Emocionado, o pai de Rodrigo, Carlos Xavier, disse que apesar da Justiça ter sido feita, a condenação do ex-policial não traz o filho de volta. “O tempo, em números, passou mas eu não vi. Para nós, a falta dele é sentida todos os dias. Não tenho palavras para dizer a falta que ele faz”, desabafou. A mãe da vítima não quis participar da sessão. Ela passa por tratamento médio e, segundo o marido, até hoje não conseguiu voltar à vida normal. Com camisas brancas com a foto de Rodrigo, amigos do rapaz lotaram o tribunal para acompanhar a sessão.

Relembre
Rodrigo Xavier era representante comercial e formado em Administração de Empresas. Na madrugada daquele dia, havia sido chamado para reforçar o estoque de espumante de uma festa localizada na rua General Teles entre as ruas Félix da Cunha e Gonçalves Chaves. Jovem que era, aproveitou e ficou na balada na companhia de um amigo. Por volta das 4h45min, ele e outro rapaz subiam a rua General Teles quando foi alvo de Canez.
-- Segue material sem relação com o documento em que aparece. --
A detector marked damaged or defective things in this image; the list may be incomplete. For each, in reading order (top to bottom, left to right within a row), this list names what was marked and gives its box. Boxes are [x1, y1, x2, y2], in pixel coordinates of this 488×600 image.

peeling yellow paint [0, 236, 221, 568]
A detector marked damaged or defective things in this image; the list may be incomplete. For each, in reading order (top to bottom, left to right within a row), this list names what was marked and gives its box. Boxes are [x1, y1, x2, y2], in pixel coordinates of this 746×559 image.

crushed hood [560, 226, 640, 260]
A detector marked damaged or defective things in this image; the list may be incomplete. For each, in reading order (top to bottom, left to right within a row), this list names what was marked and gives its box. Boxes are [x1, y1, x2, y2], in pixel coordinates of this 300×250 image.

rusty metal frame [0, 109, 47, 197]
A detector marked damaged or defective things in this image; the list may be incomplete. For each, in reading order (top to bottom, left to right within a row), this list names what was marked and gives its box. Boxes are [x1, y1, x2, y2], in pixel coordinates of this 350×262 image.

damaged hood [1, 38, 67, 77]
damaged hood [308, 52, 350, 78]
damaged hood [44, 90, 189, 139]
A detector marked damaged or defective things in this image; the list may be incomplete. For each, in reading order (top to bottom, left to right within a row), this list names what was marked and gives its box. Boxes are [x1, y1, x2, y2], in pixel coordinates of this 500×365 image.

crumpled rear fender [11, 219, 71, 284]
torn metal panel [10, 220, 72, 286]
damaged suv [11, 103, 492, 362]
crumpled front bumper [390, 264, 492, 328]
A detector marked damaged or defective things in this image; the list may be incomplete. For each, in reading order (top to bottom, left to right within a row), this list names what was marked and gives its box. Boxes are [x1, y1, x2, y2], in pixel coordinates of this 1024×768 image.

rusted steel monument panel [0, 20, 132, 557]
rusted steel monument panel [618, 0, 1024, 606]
Xico não teve tempo de defesa.

Investigações da Polícia Civil apontam que Canez e o outro – na época – policial militar, Diego Weiduschadt teriam discutido com grupo de jovens na saída da festa. Ao perceber a confusão, seguranças da boate interviram. Cada um seguiu para seu lado.
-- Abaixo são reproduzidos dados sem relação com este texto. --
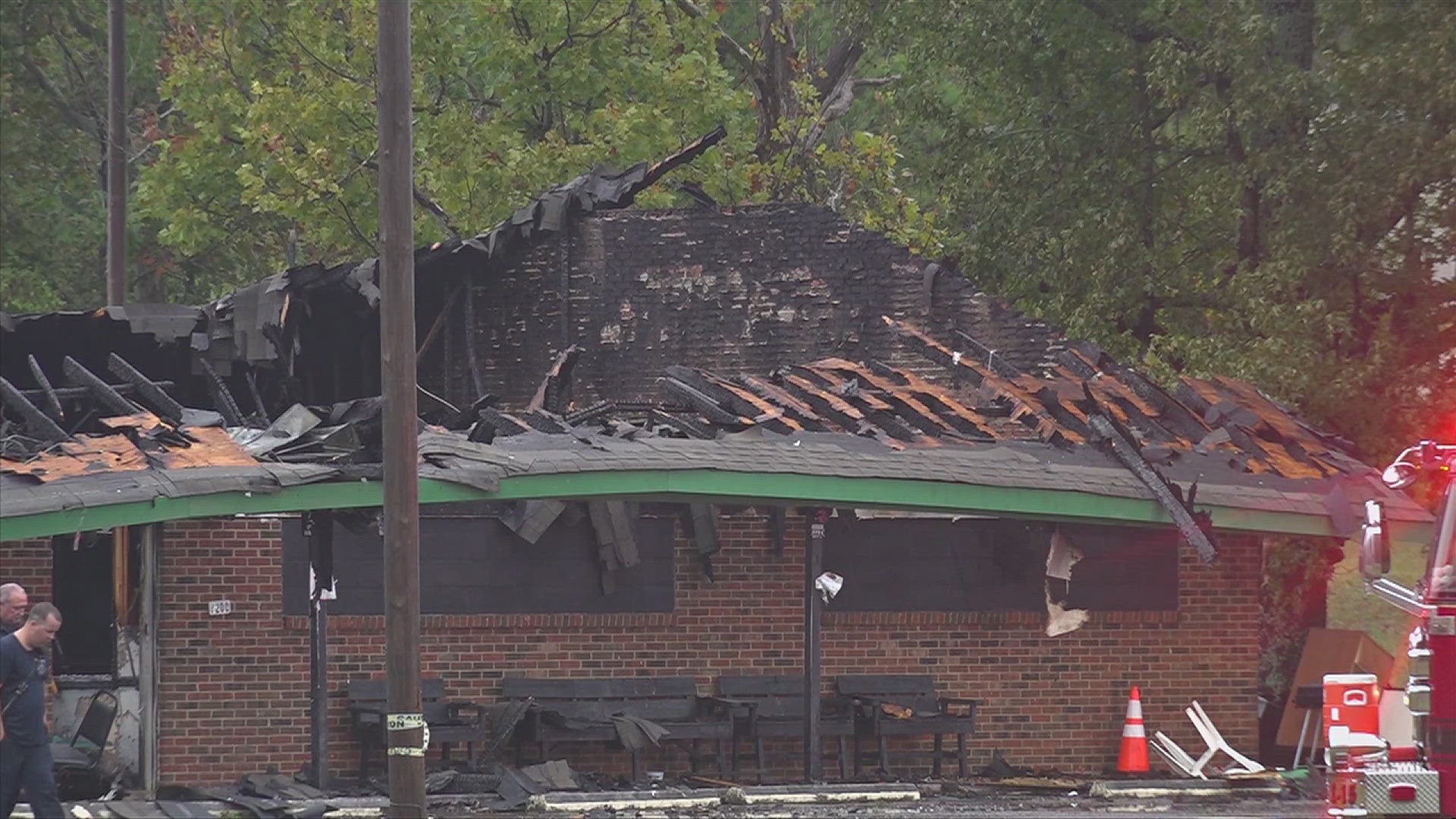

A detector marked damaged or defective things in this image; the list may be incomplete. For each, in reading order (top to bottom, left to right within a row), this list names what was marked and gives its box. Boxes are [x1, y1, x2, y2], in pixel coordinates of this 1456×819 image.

scorched brick wall [127, 510, 1263, 786]
burned building [0, 133, 1432, 786]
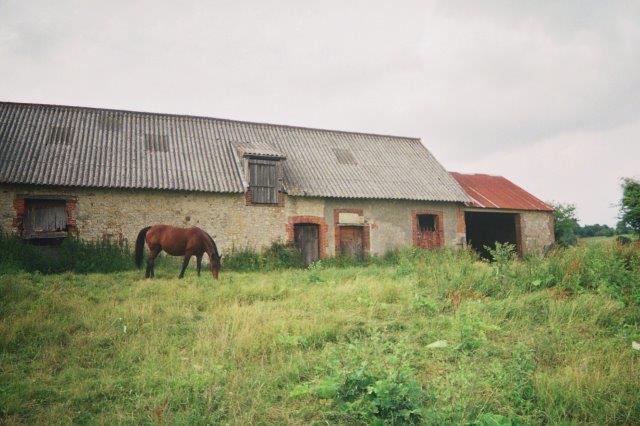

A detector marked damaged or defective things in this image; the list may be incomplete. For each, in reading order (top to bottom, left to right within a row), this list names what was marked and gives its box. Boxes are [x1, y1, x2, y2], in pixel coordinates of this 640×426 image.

rusty red roof panel [448, 171, 552, 211]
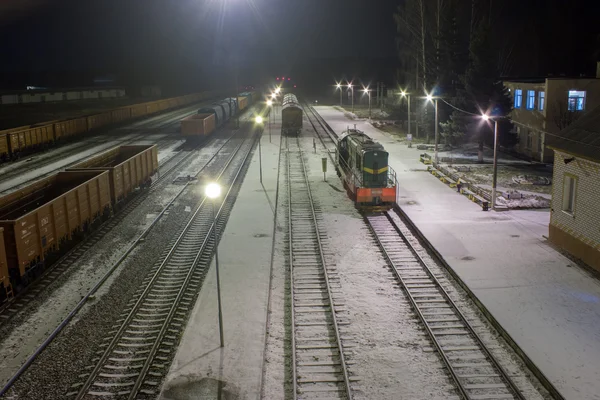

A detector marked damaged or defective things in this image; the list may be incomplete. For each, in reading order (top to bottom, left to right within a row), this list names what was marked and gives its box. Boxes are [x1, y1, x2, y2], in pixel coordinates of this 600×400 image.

rusty freight wagon [182, 113, 217, 137]
rusty freight wagon [67, 144, 158, 203]
rusty freight wagon [0, 170, 112, 286]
Marcos e Weiduschadt, no entanto, foram em direção à rua Gonçalves Chaves. Embarcaram no carro do ex-PM – assassino confesso de Xico – subiram a rua Dom Pedro II e dobraram na Félix da Cunha. Ao parar na esquina da General Teles, Canez – sem saber quem seriam os jovens que subiam a via – efetuou os disparos. Ao perceber que teria acertado a “pessoa errada”, a dupla de ex-policiais seguiu pela Félix da Cunha e dobrou na Tiradentes. Lá, o Ex-PM efetuou mais um tiro, este então, em direção ao seu real desafeto envolvido na confusão. O disparo não acertou M.F.A. Após os crimes, Marcos Canez e Diego Weiduschadt fugiram. Dias depois, a dupla se entregou à polícia.

Em março do ano passado, o policial militar Diego Weiduschadt foi condenado há 13 anos de reclusão, em regime fechado, pelo crime de homicídio duplamente qualificado por motivo fútil e recurso que dificultou a defesa da vítima. Ele também perdeu o cargo. Weiduschadt é apontado pela polícia como motorista do carro que levou Canez até o local do crime.